Texte cité
09.01.2021
Brassens, laudateur de la littérature
"La P'tite Hélène éditions" republie sous un nouveau titre mon Brassens, poète érudit, retravaillé et enrichi.
Il est d'ores et déjà en prévente ICI
PREFACE
En 1962, peut-être en 1963, mon frère aîné, menuisier-ébéniste de son état, poussa un beau jour la porte de la maison, portant fièrement dans ses bras une guitare qu’il avait eu la curieuse idée de fabriquer lui-même.
C’était une guitare énorme, lourde et rustique. Au-delà de la troisième case, les cordes s’éloignaient tellement du manche que le doigt, meurtri, n’avait plus assez de puissance pour prétendre produire une note digne de ce nom.
Mais ça n’en restait pas moins une guitare.
J’en fis la première confidente de mes émotions de préadolescent.
Je me l’appropriai.
Car les premiers effets de surprise retombés, ma mère fit accrocher au mur le rudimentaire instrument. En fait, mon frère avait plus confectionné un gros bibelot décoratif qu’un instrument de musique.

Consignes écrites
(1) D'après le texte sur Brassens, quel métier exerçait le frère aîné évoqué dans la préface ?
(2) Recopiez, dans le texte sur Brassens, tout ce qui va de « J’en fis la » jusqu'à « instrument de musique. ».
(3) Rédigez la suite du texte sur Brassens, en partant de sa dernière phrase.
Les lignes n'ont aucun rôle à jouer ici.

Lignes extraites
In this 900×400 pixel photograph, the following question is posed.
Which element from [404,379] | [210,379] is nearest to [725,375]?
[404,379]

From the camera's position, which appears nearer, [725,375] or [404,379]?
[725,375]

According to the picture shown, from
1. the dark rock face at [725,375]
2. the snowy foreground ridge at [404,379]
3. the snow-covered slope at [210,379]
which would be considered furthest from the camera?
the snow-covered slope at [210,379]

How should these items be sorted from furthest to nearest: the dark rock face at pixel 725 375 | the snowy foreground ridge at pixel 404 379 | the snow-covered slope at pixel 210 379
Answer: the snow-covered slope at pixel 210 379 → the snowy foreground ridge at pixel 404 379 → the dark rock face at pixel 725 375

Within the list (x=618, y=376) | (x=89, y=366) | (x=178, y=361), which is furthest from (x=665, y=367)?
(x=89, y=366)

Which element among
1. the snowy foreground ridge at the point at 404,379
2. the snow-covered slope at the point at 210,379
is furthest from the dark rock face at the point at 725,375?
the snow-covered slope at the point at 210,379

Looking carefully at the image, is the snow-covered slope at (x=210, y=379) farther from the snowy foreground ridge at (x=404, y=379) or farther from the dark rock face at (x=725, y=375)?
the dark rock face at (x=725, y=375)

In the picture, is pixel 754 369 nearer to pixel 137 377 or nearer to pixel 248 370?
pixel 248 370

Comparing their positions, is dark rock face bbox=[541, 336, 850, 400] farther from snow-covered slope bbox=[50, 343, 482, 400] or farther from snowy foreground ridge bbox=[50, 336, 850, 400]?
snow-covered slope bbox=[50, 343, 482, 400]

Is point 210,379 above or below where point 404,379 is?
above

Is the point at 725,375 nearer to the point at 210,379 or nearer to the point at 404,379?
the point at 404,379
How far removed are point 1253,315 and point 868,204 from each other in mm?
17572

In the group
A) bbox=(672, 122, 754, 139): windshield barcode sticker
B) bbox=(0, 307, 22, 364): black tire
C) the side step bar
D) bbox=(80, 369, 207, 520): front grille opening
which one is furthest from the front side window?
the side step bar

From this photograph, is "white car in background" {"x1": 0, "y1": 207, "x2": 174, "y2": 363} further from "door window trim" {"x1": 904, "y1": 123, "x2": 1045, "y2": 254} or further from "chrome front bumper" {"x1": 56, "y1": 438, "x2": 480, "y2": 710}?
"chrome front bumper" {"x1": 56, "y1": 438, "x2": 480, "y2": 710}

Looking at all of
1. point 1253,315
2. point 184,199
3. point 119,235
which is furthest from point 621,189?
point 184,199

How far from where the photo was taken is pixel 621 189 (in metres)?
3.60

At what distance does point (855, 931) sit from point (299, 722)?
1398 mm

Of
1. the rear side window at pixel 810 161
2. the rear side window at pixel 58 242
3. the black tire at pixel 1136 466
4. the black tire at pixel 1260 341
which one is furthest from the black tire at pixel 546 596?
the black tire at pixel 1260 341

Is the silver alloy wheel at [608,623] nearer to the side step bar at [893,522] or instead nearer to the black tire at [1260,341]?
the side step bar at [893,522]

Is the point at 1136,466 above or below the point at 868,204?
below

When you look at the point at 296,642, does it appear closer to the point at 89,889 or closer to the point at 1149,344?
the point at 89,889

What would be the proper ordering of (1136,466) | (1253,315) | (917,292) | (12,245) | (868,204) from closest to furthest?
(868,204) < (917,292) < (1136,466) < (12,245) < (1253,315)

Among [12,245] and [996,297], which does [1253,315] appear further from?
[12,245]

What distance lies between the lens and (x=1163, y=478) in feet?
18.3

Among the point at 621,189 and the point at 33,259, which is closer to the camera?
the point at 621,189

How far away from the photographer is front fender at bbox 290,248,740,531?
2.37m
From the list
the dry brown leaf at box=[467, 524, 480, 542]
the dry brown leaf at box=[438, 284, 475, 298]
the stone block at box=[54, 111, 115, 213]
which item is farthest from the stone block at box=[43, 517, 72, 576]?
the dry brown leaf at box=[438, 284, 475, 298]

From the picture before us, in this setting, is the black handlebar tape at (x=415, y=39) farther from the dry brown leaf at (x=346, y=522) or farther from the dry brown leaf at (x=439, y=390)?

Résultats des consignes
(1) Il était menuisier-ébéniste.

(2)
J’en fis la première confidente de mes émotions de préadolescent.
Je me l’appropriai.
Car les premiers effets de surprise retombés, ma mère fit accrocher au mur le rudimentaire instrument. En fait, mon frère avait plus confectionné un gros bibelot décoratif qu’un instrument de musique.

(3)
Faut dire que dans une maison de dix rejetons conduite par une femme seule, le superflu n’avait guère droit d’asile. Mais c’est une autre histoire…
Ce fut donc sur cette guitare artisanale que j’appris, les doigts torturés et bleuis par l’inconfort, les deux accords d’une chanson qui nous écroulait de rire et que nous chantions clandestinement dans les couloirs et les dortoirs du collège où j’étais alors interne, Le Gorille.
Dans cette ambiance sévère, faite de rudes blouses grises, d’interdits et de discipline, de versions latines et de coupures à l’hémistiche, Le Gorille tenait lieu de véritable subversion.
Avec ce texte, qui allait bientôt ouvrir sur d’autres textes, est née alors une passion qui ne me quitta plus pour une œuvre différente, une œuvre frondeuse et qui me parlait enfin de la vie, de mes émois, de mes espoirs, de mes doutes, de mes colères, tel que j’avais moi-même envie d’en parler, sans avoir pour ce faire les bons mots à ma disposition.
Avec Brassens, la poésie vivait enfin, elle avait enfin une voix hors des livres obligatoires et elle collait véritablement au monde. Aucun autre poète n’a rendu à cette poésie l’incomparable service de l’introduire partout, dans les rues, les cafés, les trains, les autobus, sous l’apparente frivolité d’une chanson.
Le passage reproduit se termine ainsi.